L’occasionalità dell’attività dunque, non esclude la tassazione, ma ne
determina solo una differente qualificazione giuridica del reddito
prodotto.
In proposito si segnala che l’esercente l’attività di prostituzione,
secondo giurisprudenza ormai consolidata, comporta sia l’adempimento di
un obbligo di “fare” (eseguire una prestazione sessuale di carattere
satisfattorio), sia l’adempimento di un obbligo di “permettere”che la
controparte ponga in essere una determinata condotta, traendo, così, un
“vantaggio”, patrimonialmente valutabile, dall’accordo negoziale. In
sede di determinazione del reddito netto ex art. 71 TUIR, comma 2, si
dovrà dunque tenere conto, delle spese effettivamente sostenute nel
periodo d’imposta, purchè debitamente documentate e inerenti
all’esercizio dell’attività di lavoro autonomo occasionale.
5.
LE DECISIONI EUROPEE.
La
questione della prostituzione era già stata affrontata in passato dalla
Corte di Giustizia con la nota sentenza dell’11/04/2000 (cause riunite
C-51/96 e C-191/97) nella quale, partendo dalla interpretazione delle
norme comunitarie (Trattato CEE art .2), ha proceduto a qualificare
l’attività consistente nella prestazione di servizi sessuali come una
vera e propria “attività economica”.
Successivamente la Corte di Giustizia, è intervenuta nuovamente sulla
questione. Ha quindi ribadito il principio per cui tale attività è da
considerarsi in effetti di attività economica, lasciando tuttavia la
libertà ad ogni Stato Membro il potere di decidere quando la stessa
possa dirsi esercitata in forma autonoma e quando occasionale. In
particolare la Corte di Giustizia ha osservato che la tassabilità dei
proventi dell’attività di prostituzione (in tal senso anche sentenza
del 20 novembre 2001, causa C-268/99) “costituisce
una prestazione di servizi retribuita, la quale rientra nella nozione
di attività economiche (…) e spetta al giudice nazionale accertare,
caso per caso, se sussistono le condizioni per ritenere che la
prostituzione sia svolta come lavoro autonomo”, vale a dire al di fuori di fenomeni, penalmente rilevanti, di induzione, costrizione o sfruttamento).

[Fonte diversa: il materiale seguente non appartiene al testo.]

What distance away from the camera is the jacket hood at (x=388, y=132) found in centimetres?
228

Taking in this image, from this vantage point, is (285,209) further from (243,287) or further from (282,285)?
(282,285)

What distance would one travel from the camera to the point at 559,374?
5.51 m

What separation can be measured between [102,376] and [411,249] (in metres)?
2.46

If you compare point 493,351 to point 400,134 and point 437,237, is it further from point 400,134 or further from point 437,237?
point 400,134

Sulla scia delle sentenze di cui sopra alcuni ordinamenti europei (in
particolare quelli dell’Europa occidentale (v. Olanda), hanno
provveduto a regolamentare espressamente la tassazione del reddito da
prostituzione, sull’assunto che l’esercente l’attività di meretricio,
come un “normale” contribuente è tenuto alla pari degli altri e,
conformemente ai principi di uguaglianza formale e sostanziale, alla
esecuzione delle prestazioni tributarie dovute in relazione al reddito
imponibile prodotto.
6.
CONSIDERAZIONI CONCLUSIVE.
Alla
luce di quanto sopra esposto e vista la recente sentenza della Suprema
Corte si può dunque affermare che, è sempre tassabile l’attività di
prostituzione (salvo in caso di illeicità).

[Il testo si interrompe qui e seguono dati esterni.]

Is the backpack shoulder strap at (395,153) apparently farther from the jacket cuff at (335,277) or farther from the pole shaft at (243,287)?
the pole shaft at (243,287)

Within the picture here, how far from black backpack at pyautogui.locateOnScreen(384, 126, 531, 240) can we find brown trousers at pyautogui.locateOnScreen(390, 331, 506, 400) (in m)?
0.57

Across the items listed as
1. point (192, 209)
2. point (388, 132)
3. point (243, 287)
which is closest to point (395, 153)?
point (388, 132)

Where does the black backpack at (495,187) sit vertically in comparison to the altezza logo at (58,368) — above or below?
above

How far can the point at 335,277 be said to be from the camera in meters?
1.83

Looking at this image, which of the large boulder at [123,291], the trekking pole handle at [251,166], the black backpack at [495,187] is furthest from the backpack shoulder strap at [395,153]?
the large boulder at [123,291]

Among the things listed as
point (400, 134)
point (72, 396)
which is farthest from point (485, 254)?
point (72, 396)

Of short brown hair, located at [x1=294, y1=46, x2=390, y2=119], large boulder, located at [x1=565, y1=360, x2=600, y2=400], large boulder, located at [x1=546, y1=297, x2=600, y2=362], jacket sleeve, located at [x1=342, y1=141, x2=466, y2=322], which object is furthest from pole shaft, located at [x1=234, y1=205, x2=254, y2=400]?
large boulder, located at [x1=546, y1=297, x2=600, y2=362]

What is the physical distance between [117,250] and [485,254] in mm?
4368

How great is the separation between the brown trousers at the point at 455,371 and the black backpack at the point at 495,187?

Tuttavia, laddove il contribuente riuscisse a provare che l’attività è
stata svolta solo occasionalmente (mancata abitualità prescritta
dall’art. 53 del T.U.I.R.), l’imposizione dovrebbe rilevare ai soli
fini IRPEF.
I tributi IRAP ed IVA, invece, non sarebbero dovuti in virtù della
tipologia di reddito conseguito. E’ tuttavia utile in caso di
contestazioni da parte dell’Ufficio che il contribuente conservi
scrupolosamente tutta la documentazione relativa all’attività
occasionale svolta, osservando i termini previsti dalla disciplina
tributaria. In sede di presentazione della dichiarazione dei redditi,
il contribuente sarà in ogni caso tenuto a compilare anche il quadro
“RL”. Ai fini previdenziali non si esclude l’iscrizione nella Gestione
separata dell’I.N.P.S. ove siano superate determinate soglie di reddito.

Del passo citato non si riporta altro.